Problem statement -> The data below is to be transcribed word for word; pictures are to be excluded.

Supplied data ->
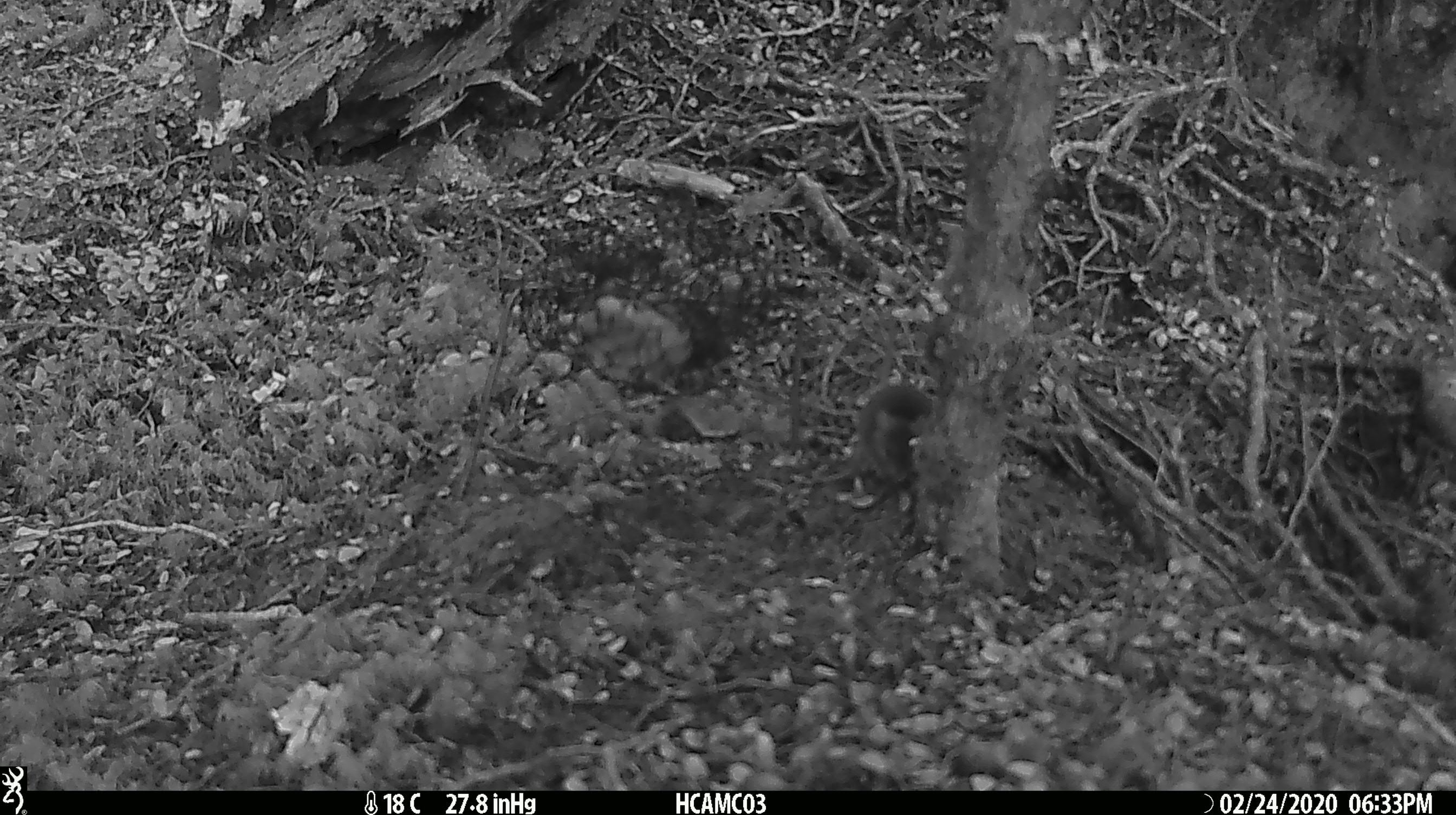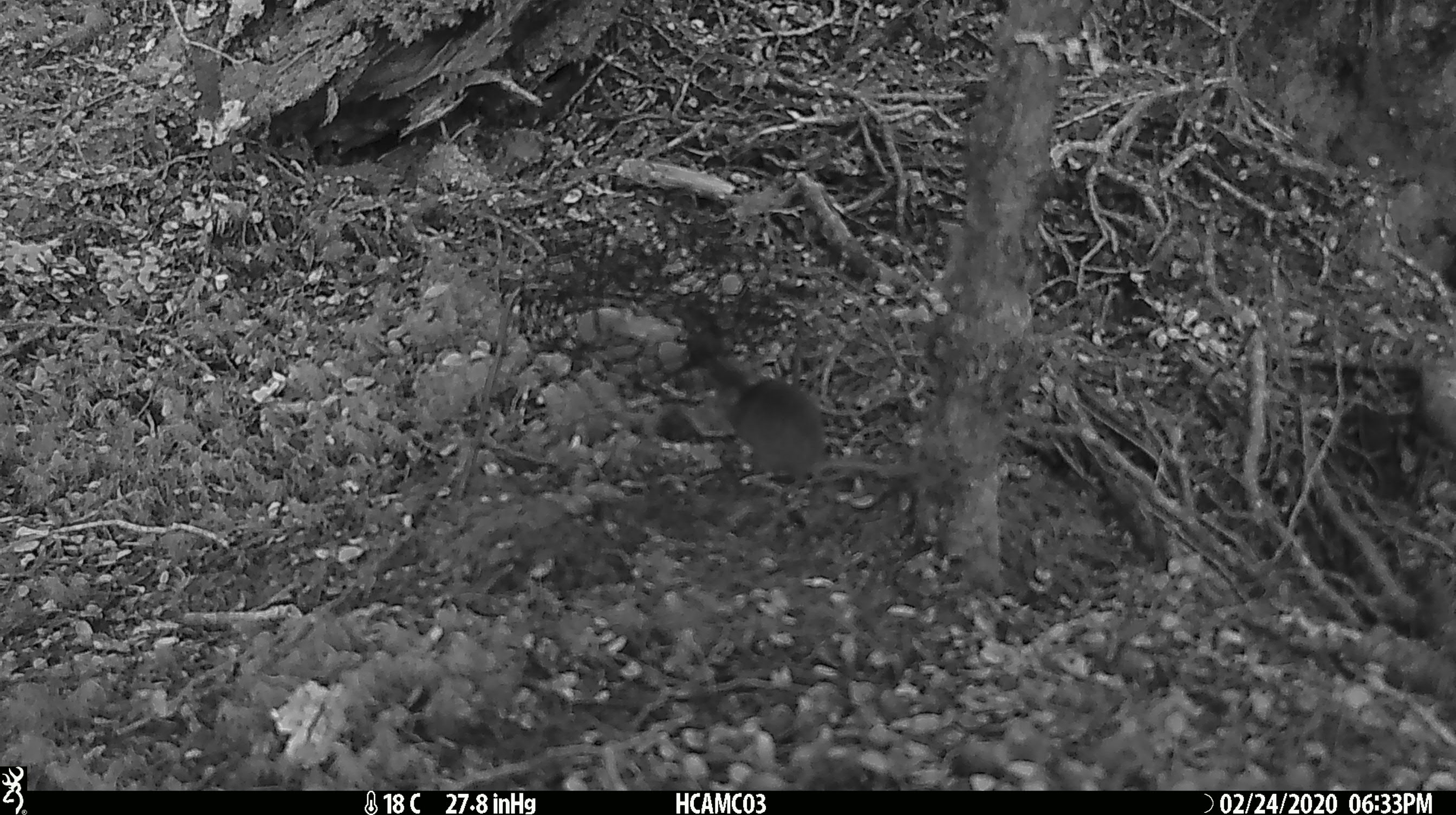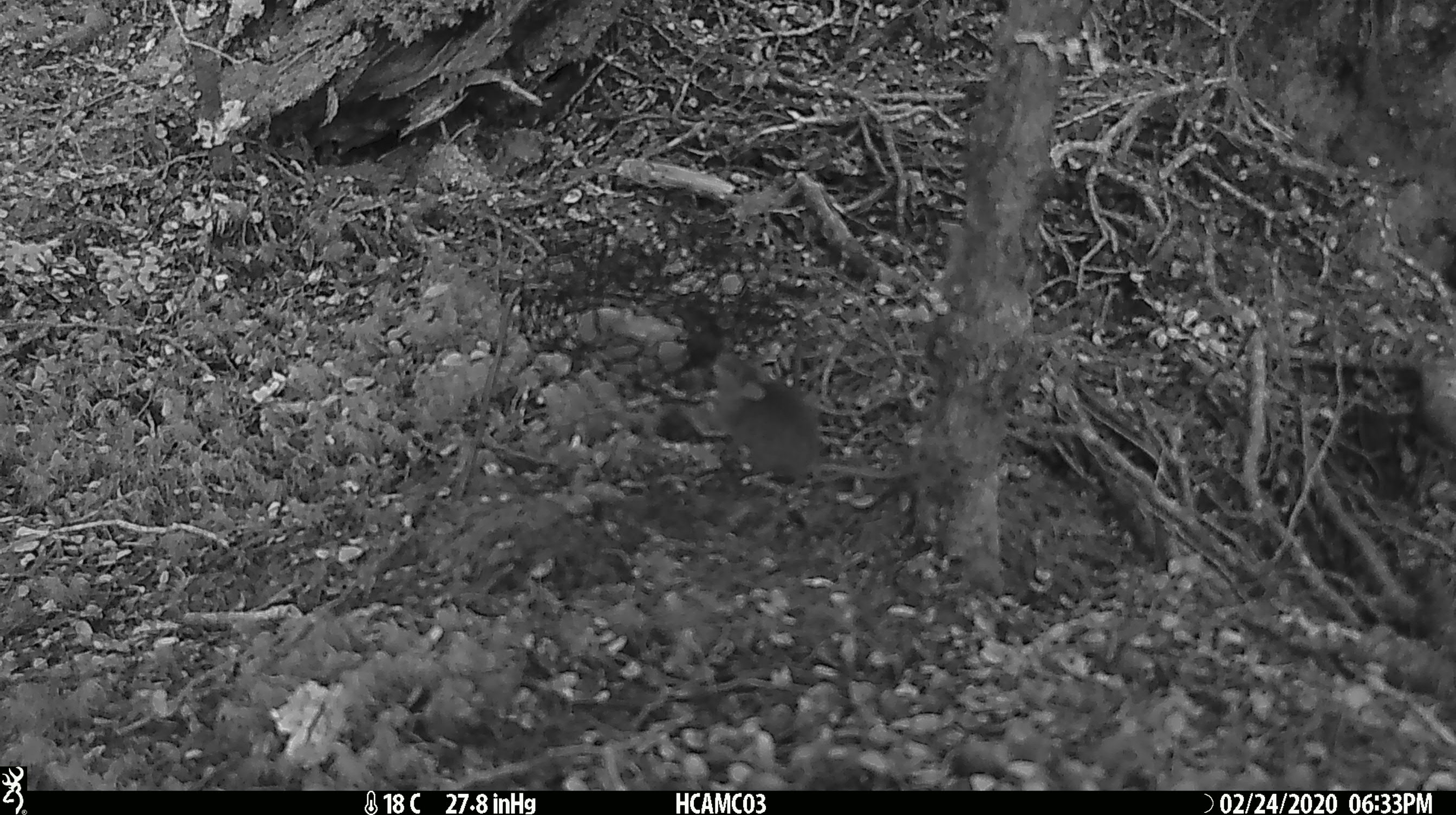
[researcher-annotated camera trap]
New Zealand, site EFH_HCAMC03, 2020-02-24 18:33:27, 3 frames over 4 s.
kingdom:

Task answer ->
[researcher-annotated camera trap]
New Zealand, site EFH_HCAMC03, 2020-02-24 18:33:27, 3 frames over 4 s.
kingdom:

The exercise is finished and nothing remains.